_STATED EXERCISE:_
Every line below is to be quoted exactly, with nothing added or dropped.

_ITEMS:_
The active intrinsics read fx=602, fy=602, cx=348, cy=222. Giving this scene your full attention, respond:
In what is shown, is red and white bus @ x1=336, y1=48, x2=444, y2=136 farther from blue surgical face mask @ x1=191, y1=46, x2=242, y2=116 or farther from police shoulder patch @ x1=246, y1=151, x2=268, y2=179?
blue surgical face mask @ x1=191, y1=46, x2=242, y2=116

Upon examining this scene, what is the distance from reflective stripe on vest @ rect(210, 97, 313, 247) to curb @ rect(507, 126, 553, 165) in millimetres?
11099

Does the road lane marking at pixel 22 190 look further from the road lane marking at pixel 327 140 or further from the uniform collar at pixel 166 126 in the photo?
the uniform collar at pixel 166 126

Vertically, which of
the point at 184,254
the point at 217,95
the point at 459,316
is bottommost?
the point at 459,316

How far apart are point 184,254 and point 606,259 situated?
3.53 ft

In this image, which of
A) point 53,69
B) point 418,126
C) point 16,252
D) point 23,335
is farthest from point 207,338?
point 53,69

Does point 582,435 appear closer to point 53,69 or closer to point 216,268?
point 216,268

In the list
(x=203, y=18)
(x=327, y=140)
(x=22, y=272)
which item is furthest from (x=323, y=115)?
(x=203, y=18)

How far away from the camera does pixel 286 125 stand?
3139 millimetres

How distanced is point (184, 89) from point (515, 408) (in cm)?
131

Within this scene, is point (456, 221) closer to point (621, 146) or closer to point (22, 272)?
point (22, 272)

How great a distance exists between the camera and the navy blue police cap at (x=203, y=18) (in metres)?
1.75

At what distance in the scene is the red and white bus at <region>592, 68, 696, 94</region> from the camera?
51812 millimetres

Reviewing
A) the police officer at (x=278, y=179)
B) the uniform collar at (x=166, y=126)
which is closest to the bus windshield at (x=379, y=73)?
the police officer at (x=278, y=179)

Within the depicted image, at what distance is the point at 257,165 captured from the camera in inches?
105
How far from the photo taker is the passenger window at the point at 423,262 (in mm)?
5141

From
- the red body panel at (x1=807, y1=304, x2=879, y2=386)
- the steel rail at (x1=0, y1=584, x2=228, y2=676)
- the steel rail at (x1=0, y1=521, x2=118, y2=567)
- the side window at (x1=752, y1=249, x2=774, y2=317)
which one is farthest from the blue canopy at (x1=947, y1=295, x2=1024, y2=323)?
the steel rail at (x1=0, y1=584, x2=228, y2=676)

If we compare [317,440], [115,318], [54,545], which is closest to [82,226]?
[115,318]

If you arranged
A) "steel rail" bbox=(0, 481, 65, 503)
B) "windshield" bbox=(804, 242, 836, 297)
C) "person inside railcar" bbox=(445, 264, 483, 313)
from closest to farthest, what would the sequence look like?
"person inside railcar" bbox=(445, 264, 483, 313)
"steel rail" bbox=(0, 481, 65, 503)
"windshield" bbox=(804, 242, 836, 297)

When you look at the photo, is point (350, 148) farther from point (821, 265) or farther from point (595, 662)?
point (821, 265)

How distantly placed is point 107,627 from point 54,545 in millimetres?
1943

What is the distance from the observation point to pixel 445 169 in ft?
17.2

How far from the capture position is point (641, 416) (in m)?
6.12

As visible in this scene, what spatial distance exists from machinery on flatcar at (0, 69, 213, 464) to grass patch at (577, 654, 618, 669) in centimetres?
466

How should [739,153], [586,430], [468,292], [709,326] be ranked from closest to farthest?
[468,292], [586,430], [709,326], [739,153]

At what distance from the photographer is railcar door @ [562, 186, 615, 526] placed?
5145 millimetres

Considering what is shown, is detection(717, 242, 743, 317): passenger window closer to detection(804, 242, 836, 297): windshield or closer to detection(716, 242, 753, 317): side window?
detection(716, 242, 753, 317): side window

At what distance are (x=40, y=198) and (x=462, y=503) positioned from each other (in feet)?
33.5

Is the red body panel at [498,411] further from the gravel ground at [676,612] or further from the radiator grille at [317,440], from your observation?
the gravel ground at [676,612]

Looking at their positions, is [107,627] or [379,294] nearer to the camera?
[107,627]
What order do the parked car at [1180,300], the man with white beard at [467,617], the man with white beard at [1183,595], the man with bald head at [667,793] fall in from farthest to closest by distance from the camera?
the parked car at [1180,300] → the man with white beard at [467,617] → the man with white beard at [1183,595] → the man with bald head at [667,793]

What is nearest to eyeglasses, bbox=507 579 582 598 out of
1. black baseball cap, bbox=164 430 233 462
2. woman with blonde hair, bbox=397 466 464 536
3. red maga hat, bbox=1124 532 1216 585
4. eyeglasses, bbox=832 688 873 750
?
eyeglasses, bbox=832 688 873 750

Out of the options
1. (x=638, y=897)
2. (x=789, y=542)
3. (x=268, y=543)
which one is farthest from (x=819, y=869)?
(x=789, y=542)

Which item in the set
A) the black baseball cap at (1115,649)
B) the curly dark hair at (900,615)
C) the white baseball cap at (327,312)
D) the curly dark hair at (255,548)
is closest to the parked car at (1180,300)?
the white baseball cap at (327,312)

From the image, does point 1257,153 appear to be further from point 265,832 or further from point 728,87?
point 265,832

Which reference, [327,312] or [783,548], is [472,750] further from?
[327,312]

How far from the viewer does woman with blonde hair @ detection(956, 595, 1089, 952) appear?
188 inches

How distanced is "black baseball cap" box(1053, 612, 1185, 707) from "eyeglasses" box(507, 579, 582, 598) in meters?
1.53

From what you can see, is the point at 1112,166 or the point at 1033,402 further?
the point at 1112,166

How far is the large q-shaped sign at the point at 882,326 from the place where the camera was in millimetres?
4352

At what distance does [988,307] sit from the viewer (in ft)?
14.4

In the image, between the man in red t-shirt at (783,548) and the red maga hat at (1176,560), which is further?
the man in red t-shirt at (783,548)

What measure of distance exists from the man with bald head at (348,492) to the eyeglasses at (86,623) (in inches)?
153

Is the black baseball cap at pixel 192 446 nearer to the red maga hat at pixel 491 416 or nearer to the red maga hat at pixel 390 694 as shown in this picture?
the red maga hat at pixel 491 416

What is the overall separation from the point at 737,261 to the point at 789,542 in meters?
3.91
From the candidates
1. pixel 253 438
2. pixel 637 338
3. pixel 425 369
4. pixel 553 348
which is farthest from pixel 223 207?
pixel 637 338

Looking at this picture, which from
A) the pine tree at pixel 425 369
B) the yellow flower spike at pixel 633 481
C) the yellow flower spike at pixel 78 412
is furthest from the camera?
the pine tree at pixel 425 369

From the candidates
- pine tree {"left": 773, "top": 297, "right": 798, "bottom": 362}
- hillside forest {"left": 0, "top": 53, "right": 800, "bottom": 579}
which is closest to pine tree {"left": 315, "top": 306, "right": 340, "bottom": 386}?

_ANSWER TO THIS EXERCISE:_
The active intrinsics read fx=602, fy=602, cx=348, cy=222. Giving this scene your full attention, respond:
In what is shown, is red and white bus @ x1=336, y1=48, x2=444, y2=136 farther from blue surgical face mask @ x1=191, y1=46, x2=242, y2=116 or farther from police shoulder patch @ x1=246, y1=151, x2=268, y2=179?
blue surgical face mask @ x1=191, y1=46, x2=242, y2=116

Upon examining this scene, what is the distance from reflective stripe on vest @ rect(210, 97, 313, 247) to curb @ rect(507, 126, 553, 165) in millimetres?
11099

Does the road lane marking at pixel 22 190 look further from the road lane marking at pixel 327 140 or further from the uniform collar at pixel 166 126 in the photo?
the uniform collar at pixel 166 126

Vertically, which of
the point at 184,254
the point at 217,95
the point at 459,316
is bottommost?
the point at 459,316

How far apart are point 184,254 and point 606,259 situated?
3.53 ft

In this image, which of
A) point 53,69
B) point 418,126
C) point 16,252
D) point 23,335
is farthest from point 207,338?
point 53,69

Does point 582,435 appear closer to point 53,69 or closer to point 216,268?
point 216,268

In the list
(x=203, y=18)
(x=327, y=140)
(x=22, y=272)
which item is furthest from (x=323, y=115)?
(x=203, y=18)

How far away from the camera does pixel 286 125 stand?
3139 millimetres

How distanced is point (184, 89) from point (515, 408) (in cm)?
131

Within this scene, is point (456, 221) closer to point (621, 146) or closer to point (22, 272)?
point (22, 272)

How great a distance exists between the camera and the navy blue police cap at (x=203, y=18) (in metres)?
1.75

At what distance in the scene is the red and white bus at <region>592, 68, 696, 94</region> from the camera?
51812 millimetres

Reviewing
A) the police officer at (x=278, y=179)
B) the uniform collar at (x=166, y=126)
which is closest to the bus windshield at (x=379, y=73)?
the police officer at (x=278, y=179)

Within the depicted image, at what distance is the point at 257,165 captured from the camera in inches?
105
How far from the photo taker is the passenger window at the point at 423,262 (in mm)?
5141

From
- the red body panel at (x1=807, y1=304, x2=879, y2=386)
- the steel rail at (x1=0, y1=584, x2=228, y2=676)
- the steel rail at (x1=0, y1=521, x2=118, y2=567)
- the side window at (x1=752, y1=249, x2=774, y2=317)
which one is farthest from the blue canopy at (x1=947, y1=295, x2=1024, y2=323)?
the steel rail at (x1=0, y1=584, x2=228, y2=676)

If we compare [317,440], [115,318], [54,545], which is closest to [82,226]?
[115,318]

If you arranged
A) "steel rail" bbox=(0, 481, 65, 503)
B) "windshield" bbox=(804, 242, 836, 297)
C) "person inside railcar" bbox=(445, 264, 483, 313)
from closest to farthest, what would the sequence look like?
"person inside railcar" bbox=(445, 264, 483, 313)
"steel rail" bbox=(0, 481, 65, 503)
"windshield" bbox=(804, 242, 836, 297)

When you look at the photo, is point (350, 148) farther from point (821, 265) or farther from point (595, 662)?
point (821, 265)

How distantly placed is point 107,627 from point 54,545 in millimetres?
1943

What is the distance from the observation point to pixel 445 169 in ft?
17.2

How far from the capture position is point (641, 416) (in m)?
6.12

As visible in this scene, what spatial distance exists from machinery on flatcar at (0, 69, 213, 464) to grass patch at (577, 654, 618, 669) in centimetres?
466

How should [739,153], [586,430], [468,292], [709,326] be ranked from closest to farthest?
[468,292], [586,430], [709,326], [739,153]

At what distance from the photographer is railcar door @ [562, 186, 615, 526] placed?
5145 millimetres

Considering what is shown, is detection(717, 242, 743, 317): passenger window closer to detection(804, 242, 836, 297): windshield or closer to detection(716, 242, 753, 317): side window?
detection(716, 242, 753, 317): side window

At what distance are (x=40, y=198) and (x=462, y=503) positioned from each other (in feet)?
33.5

Is the red body panel at [498,411] further from the gravel ground at [676,612] or further from the radiator grille at [317,440], from your observation?
the gravel ground at [676,612]

Looking at their positions, is [107,627] or [379,294] nearer to the camera?
[107,627]
What order do the parked car at [1180,300], the man with white beard at [467,617], the man with white beard at [1183,595], the man with bald head at [667,793] fall in from farthest to closest by distance from the camera?
the parked car at [1180,300] → the man with white beard at [467,617] → the man with white beard at [1183,595] → the man with bald head at [667,793]

What is nearest to eyeglasses, bbox=507 579 582 598 out of
1. black baseball cap, bbox=164 430 233 462
2. woman with blonde hair, bbox=397 466 464 536
3. red maga hat, bbox=1124 532 1216 585
4. eyeglasses, bbox=832 688 873 750
?
eyeglasses, bbox=832 688 873 750

Out of the options
1. (x=638, y=897)
2. (x=789, y=542)
3. (x=268, y=543)
which one is farthest from (x=819, y=869)?
(x=789, y=542)

Which item in the set
A) the black baseball cap at (1115,649)
B) the curly dark hair at (900,615)
C) the white baseball cap at (327,312)
D) the curly dark hair at (255,548)
is closest to the parked car at (1180,300)?
the white baseball cap at (327,312)

From the image, does point 1257,153 appear to be further from point 265,832 or further from point 728,87?
point 265,832

Which reference, [327,312] or [783,548], is [472,750] further from?
[327,312]

How far from the viewer does woman with blonde hair @ detection(956, 595, 1089, 952) appear?
188 inches

How distanced is "black baseball cap" box(1053, 612, 1185, 707) from "eyeglasses" box(507, 579, 582, 598) in meters?
1.53

From what you can see, is the point at 1112,166 or the point at 1033,402 further?
the point at 1112,166

How far is the large q-shaped sign at the point at 882,326 from the place where the camera was in millimetres?
4352

At what distance does [988,307] sit from the viewer (in ft)?
14.4

In the image, between the man in red t-shirt at (783,548) and the red maga hat at (1176,560), which is further?
the man in red t-shirt at (783,548)

What measure of distance exists from the man with bald head at (348,492) to the eyeglasses at (86,623) (in inches)?
153

Is the black baseball cap at pixel 192 446 nearer to the red maga hat at pixel 491 416 or nearer to the red maga hat at pixel 390 694 as shown in this picture?
the red maga hat at pixel 491 416

What is the overall separation from the point at 737,261 to the point at 789,542 in meters?
3.91
From the candidates
1. pixel 253 438
2. pixel 637 338
3. pixel 425 369
4. pixel 553 348
which is farthest from pixel 223 207?
pixel 637 338

Looking at this picture, which from
A) the pine tree at pixel 425 369
B) the yellow flower spike at pixel 633 481
C) the yellow flower spike at pixel 78 412
is furthest from the camera?
the pine tree at pixel 425 369

From the candidates
- pine tree {"left": 773, "top": 297, "right": 798, "bottom": 362}
- hillside forest {"left": 0, "top": 53, "right": 800, "bottom": 579}
which is closest to pine tree {"left": 315, "top": 306, "right": 340, "bottom": 386}?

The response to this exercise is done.